Over the last week the technical condition of the market has modestly improved.  For example, the S&P 500 has managed to crawl  back above its 10 and 20 day moving averages (Figure 1).

Figure 1:

Source: StreetSmart Edge®

However, there are some key resistance levels looming.  The first is the widely followed 200 day moving average at 2764 (Figure 2)(A).  Just above that is the area around 2771,which represents  the 50% retracement level of the decline from the October highs (Figure 2)(B).

Figure 2:

Source: StreetSmart Edge®

There is a current school of thought that suggests we need to test and hold the lows of around 2600 to confirm a bottom.

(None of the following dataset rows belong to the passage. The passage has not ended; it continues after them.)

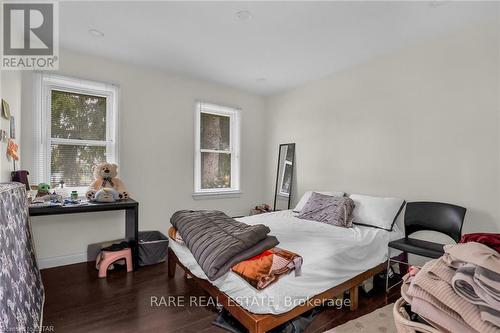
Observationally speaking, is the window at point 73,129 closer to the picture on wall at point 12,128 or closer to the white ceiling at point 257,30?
the picture on wall at point 12,128

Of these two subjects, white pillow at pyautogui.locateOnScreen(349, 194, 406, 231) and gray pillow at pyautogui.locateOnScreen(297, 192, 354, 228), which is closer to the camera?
white pillow at pyautogui.locateOnScreen(349, 194, 406, 231)

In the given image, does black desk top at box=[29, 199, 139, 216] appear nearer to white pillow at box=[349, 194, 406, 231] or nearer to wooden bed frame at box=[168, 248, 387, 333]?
wooden bed frame at box=[168, 248, 387, 333]

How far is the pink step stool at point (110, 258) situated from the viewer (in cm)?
266

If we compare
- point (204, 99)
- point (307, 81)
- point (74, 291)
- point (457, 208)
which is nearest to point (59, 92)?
point (204, 99)

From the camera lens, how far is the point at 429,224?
98.1 inches

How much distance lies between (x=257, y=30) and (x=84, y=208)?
97.7 inches

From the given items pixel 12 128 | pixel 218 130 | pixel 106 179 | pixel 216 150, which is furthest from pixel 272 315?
pixel 218 130

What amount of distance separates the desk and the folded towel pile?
279 cm

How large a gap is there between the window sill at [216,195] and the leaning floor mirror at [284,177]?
2.15ft

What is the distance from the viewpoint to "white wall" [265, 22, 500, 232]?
227 centimetres

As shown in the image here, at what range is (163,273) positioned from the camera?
2.78m

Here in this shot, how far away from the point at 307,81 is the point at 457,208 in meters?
2.49

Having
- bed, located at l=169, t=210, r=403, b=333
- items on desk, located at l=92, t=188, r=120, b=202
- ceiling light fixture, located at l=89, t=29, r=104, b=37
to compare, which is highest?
ceiling light fixture, located at l=89, t=29, r=104, b=37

One level to watch to see if this scenario might unfold is 2683, the bottom of a substantial gap (Figure 3).  A movement below this level suggests that a test of the lows is more likely.               

Figure 3:

Source: StreetSmart Edge®

Regarding market internals, the rotation from growth to value that I have mentioned in previous posts continues to play out.  Notice the upsloping relative strength line of the Russell Value Index versus the Russell Growth Index (Figure 4).

Figure 4:

Source: StreetSmart Edge®

 Also, since last week, the McClellan Oscillator, a momentum indicator of market breadth, has finally turned positive after almost two months of languishing below the zero line (Figure 5).

Figure 5:

Source: ©Stockcharts.com

Looking at sector action, consumer staples has broken out from a double bottom and continues to trade well (Figure 6).

Figure 6: 

Source: StreetSmart Edge®

Also notice consumer staples is outperforming consumer discretionary (Figure 7) (A).  It would actually be better for the market going forward, though, if this trend could reverse.

Figure 7:

Source: StreetSmart Edge®

Also notice consumer staples is outperforming consumer discretionary (Figure 7) (A).  It would actually be better for the market going forward, though, if this trend could reverse.

Healthcare, mentioned last week, has continued trading higher. The 100 day moving average, which acted as resistance early this month, is the next hurdle on the upside (Figure 8).